Monday, February 1, 2016

How Israeli Settlers in Hebron View Palestinians and IDF Soldiers

Recently there has been a disturbing campaign of delegitimation targeting various NGOs in Israel. One group that has been targeted is Breaking The Silence, an organization that allows Israeli soldiers to speak out about problems within the armed forces and other related matters.

Breaking The Silence

One of their first publications was Testimonies From Hebron (2001-04). It is a collection of testimonies from Israeli soldiers describing what happened while they were in Hebron.

Let us take a look.
Listen, Arabs see the State of Israel and the Jews they know, that is, the soldiers and the settlers. They don’t know people from Tel Aviv or Kibbutzniks. (p. 12.)
And so it is noted that for most of the Palestinians of Hebron the only Jews they know of are soldiers and settlers. The situation maintained by the Israeli government has had the terrible effect of hving the Palestinians of Hebron only encounter Jews who are in a position of power over them. Many of the Palestinians of Hebron are denied the chance to meet Jews as equals.

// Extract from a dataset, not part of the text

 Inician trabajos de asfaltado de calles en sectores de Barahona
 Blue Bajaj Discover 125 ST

On pages 13-14 is one particularly sobering testimony in which he states that regardless of how well one individual Israeli soldier may treat the Palestinians of Hebron someone less decent will simply arrive later.

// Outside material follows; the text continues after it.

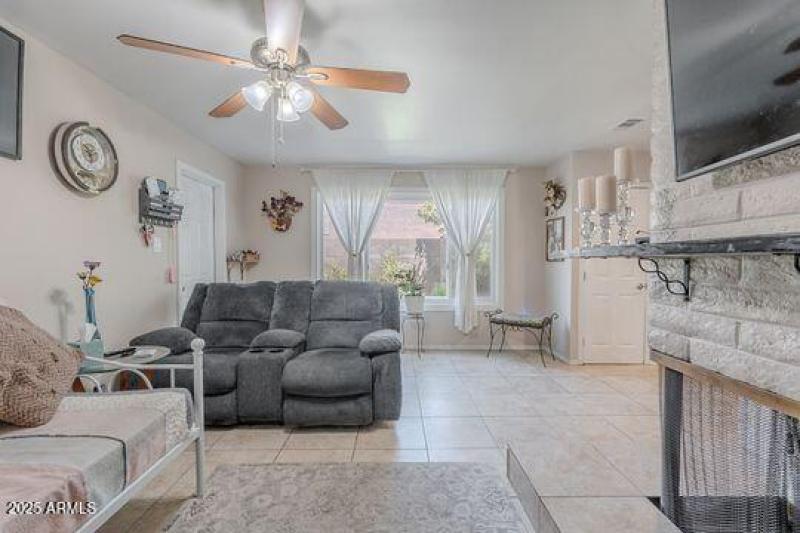 Relaxing Family Room Views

There is one shocking testimony of a 6-7 year old settler kid doing the following to an old Palestinian man in the presence of an Israeli soldier.
The child came up, looked the Arab in the eye – mind you, this is a street where both Jews and Arabs are allowed to use – and said to him: “You filthy Arab”, spat in his face and ran off. Far away, he climbed some roof and threw stones at him. I was in shock. (pp. 15-16.)
On page 33 is a testimony indicating that Israeli police are afraid of the settlers in Hebron.
HQ tell us: “Okay, the police won’t come in, they’re afraid it would be taken as a provocation, they’re afraid the settlers will throw eggs at them... The police can’t enter the neighborhood.” So my commander goes: “Okay, there nothing we can do. Let him go.” (p. 33.)
On page 36 is another testimony indicating that the Israeli settlers in Hebron view Israeli soldiers with contempt. The Israeli soldiers are charged with protecting these settlers and yet the settlers view these soldiers with contempt.
What bothered me most of all was seeing that the people I was supposed to protect [the settlers] really looked down on me, and I ended protecting the people who were supposedly a threat to them. (p. 36.)
On page 41 is an account of a group of about fifteen French religious Jews wondering around Hebron and apparently amusing themselves by throwing stones at windows. Naturally the soldier was most unimpressed.
They were in a good mood, really having a great time, and I spent my entire shift following this gang of Jews around and trying to keep them from destroying the town. In other words, this is what they were busy doing for hours. They just wandered around, picked up every stone they saw off the ground, and started throwing them in Arabs’ windows, and overturning whatever they came across. (p. 41.)
On pages 41-42 is a testimony describing how a bunch of settler kids attacked a middle aged Palestinian rubbish truck driver.
One day, the little kids at Avraham Avinu ambushed the truck driver. They stood above the square, held large rocks in their hands – none of us saw this – and while the garbage truck came by, they threw a giant rock at the windshield. They missed and hit the top of the truck. The driver, like any normal driver would, as soon as something happens to his truck, stops the car and gets out to check the damage. We’re talking here about a 50-55 year old man. The minute he gets out he’s hit in the head by a rock, another at his back, and another rock that just missed him. I can’t tell what hell that broke loose there. We, the soldiers, were furious. (pp. 41-42.)
And what did the parents do? How did the parents of these children who attacked a hard working truck driver respond to this shameful attack?
Meanwhile, all the adults of the neighborhood arrive and start fawning over the kids: “Okay, well, kids will be kids, you can’t blame them...” and somewhere in their look you notice this gratitude, “You did me proud, son”. And the Arabs? They keep coming every day. It’s their job. (p. 42.)
Clearly the situation is most dire and severe in Hebron. It is irresponsible for the COG leaders to dogmatically proclaim that this conflict will not be solved until Jesus Christ returns. The Palestinians intimidated by these settler Israelis and scared of Israeli soldiers need this problem solved now. The Israeli soldiers ordered by their government to be stationed in Hebron to protect settlers who seem to actually view the Israeli soldiers with contempt need this problem solved now.